Its why I am not tempted to sell in a downturn.

The greatest danger is being out of the market
From 1996 through 2015, the S&P 500 returned an average of 8.2% a year, yet if you missed out on the top 10 trading days because you were trying to time the market, the returns shrank to just 4.5%. And If you missed out on the top 20 trading days, your returns came in at just 2.1%.

Jsmith

Quote from: numbers on September 18, 2018, 01:34:13 PM
Just an FYI that might help someone...

This is an excerpt from a Market Watch article today.
Its why I am not tempted to sell in a downturn.

The greatest danger is being out of the market
From 1996 through 2015, the S&P 500 returned an average of 8.2% a year, yet if you missed out on the top 10 trading days because you were trying to time the market, the returns shrank to just 4.5%. And If you missed out on the top 20 trading days, your returns came in at just 2.1%.

Wow this is a crazy stat that I have never heard of, but I will absolutely be using when talking to others about timing the market.

Bonsai

I don't think you are wrong, I think you are right.  I currently hold $300,000 in cash for a downturn or about 4 years of living expenses (no debt) and about 8% of my liquid portfolio (real estate excluded).  In addition, I have a small military disability payment, a middling SSA retirement payment and dividends from my portfolio.  I have lived and invested through the dot.com bubble (2000) and the great recession (2008) and I feel mentally strong enough to keep investing when there is blood in the streets.  I am a big fan of Scott Burns, of Dallas Morning News and Couch Potato Portfolio(s) fame, who wrote:
      "Similarly, people who are well off, people who can easily pay all their bills and taxes from Social Security, pensions and    stock dividends, can afford to be 100% invested in stocks." 
I subscribe to Scott's observation and I am quite happy building the pot for the kids or charities -- when that time comes. 

numbers

Bonsai
I know one day means nothing, but today it was nice to earn just about 1% on 95% of my portfolio instead of on the 60% or 70% typically allocated to equities. Happy to hear from you, as I said almost everyone else does not like the strategy.

Jsmith
Today might have been one of those days.

Jsmith

Numbers,

It very well may have been one of those days. It always bums me out a bit thinking how I'm starting my career (and retirement nest egg) at the tail end of one of the greatest 10 year bull runs. I'm not going to let it affect me though and will continue to stuff my 401k and after tax brokerage account as much as I possibly can early on with limited other responsibilities.

numbers

Jsmith,
Don't give it a single thought, just pound that money in there. The fact that you are starting out so young, and already know what your doing will mean you will accumulate more money than you can even imagine.

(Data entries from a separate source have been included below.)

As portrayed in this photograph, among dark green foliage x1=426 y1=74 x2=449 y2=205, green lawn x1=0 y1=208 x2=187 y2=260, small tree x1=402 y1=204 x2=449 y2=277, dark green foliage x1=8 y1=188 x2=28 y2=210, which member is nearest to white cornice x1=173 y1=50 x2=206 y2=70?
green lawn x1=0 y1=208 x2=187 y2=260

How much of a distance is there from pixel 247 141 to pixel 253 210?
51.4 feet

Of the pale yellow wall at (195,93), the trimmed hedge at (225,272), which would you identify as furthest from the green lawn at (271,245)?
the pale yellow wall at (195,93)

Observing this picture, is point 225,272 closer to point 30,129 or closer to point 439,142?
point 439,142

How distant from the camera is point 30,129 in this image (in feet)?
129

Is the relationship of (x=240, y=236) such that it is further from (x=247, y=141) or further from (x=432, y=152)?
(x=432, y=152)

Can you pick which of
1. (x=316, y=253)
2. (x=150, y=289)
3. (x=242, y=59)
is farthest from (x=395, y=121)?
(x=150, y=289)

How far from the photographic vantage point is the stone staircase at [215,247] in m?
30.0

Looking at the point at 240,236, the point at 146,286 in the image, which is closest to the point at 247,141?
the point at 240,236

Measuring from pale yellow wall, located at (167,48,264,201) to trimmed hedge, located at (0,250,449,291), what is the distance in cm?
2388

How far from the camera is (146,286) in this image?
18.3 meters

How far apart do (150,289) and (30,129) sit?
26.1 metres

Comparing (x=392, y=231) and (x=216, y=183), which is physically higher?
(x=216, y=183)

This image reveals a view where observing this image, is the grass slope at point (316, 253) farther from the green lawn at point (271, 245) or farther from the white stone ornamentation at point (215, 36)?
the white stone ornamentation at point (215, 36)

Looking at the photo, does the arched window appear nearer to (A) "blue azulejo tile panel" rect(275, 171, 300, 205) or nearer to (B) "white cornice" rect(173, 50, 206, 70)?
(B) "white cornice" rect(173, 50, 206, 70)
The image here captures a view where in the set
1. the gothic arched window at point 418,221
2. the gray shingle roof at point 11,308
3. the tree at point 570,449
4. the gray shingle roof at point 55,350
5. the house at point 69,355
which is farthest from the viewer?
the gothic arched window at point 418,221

I started late, putting money away mostly during the "lost decade", knowing that it had to be invested so that when the good times came I would be participating, they did come with this bull run.  Even though I started late I have more than I imagined. What might have been if I started in my 20's... mind blowing.

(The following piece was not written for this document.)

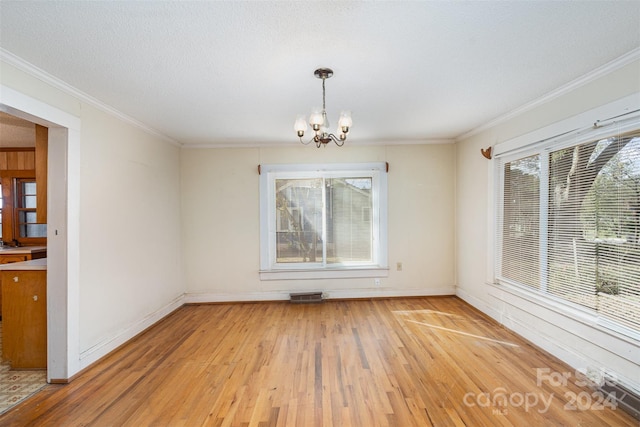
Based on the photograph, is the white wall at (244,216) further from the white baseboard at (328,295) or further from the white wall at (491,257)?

Also remember it will seem like slow going for many years, then all of a sudden you'll hit "critical mass" , the base will be big and then even "normal" returns will equal big bucks, and when you get one of those 20% or 30% years, its crazy, just crazy good.

And forget the down turns, in the accumulation phase you want a down market cause you're buying cheap.

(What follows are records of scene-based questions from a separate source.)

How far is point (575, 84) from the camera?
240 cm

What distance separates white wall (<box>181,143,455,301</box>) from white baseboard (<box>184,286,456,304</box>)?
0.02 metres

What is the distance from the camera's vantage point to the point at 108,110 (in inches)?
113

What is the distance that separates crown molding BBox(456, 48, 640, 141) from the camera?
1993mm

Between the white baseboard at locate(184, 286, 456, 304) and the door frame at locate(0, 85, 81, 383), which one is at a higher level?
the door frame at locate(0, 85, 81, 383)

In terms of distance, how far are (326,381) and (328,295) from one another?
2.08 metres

Your situation makes me wish I had it to do over again.
Best of Luck


Jsmith

Numbers,
Thanks for the encouragement. I'm definitely trying to flood as much money as I can in all of my accounts, and if the market does end up pulling back some, then I will put even more away.

Best of luck with your continued saving too and hopefully there's some more good times ahead for all of us.

Bonsai

Jsmith:
I echo Numbers observations.  Do not lament future down periods.  Dollar-cost-averaging (DCA) is a great way build a portfolio for a newer investor.  Also, Warren Buffett advises one to buy when there is blood in the streets.  I don't argue with Mr. Buffett.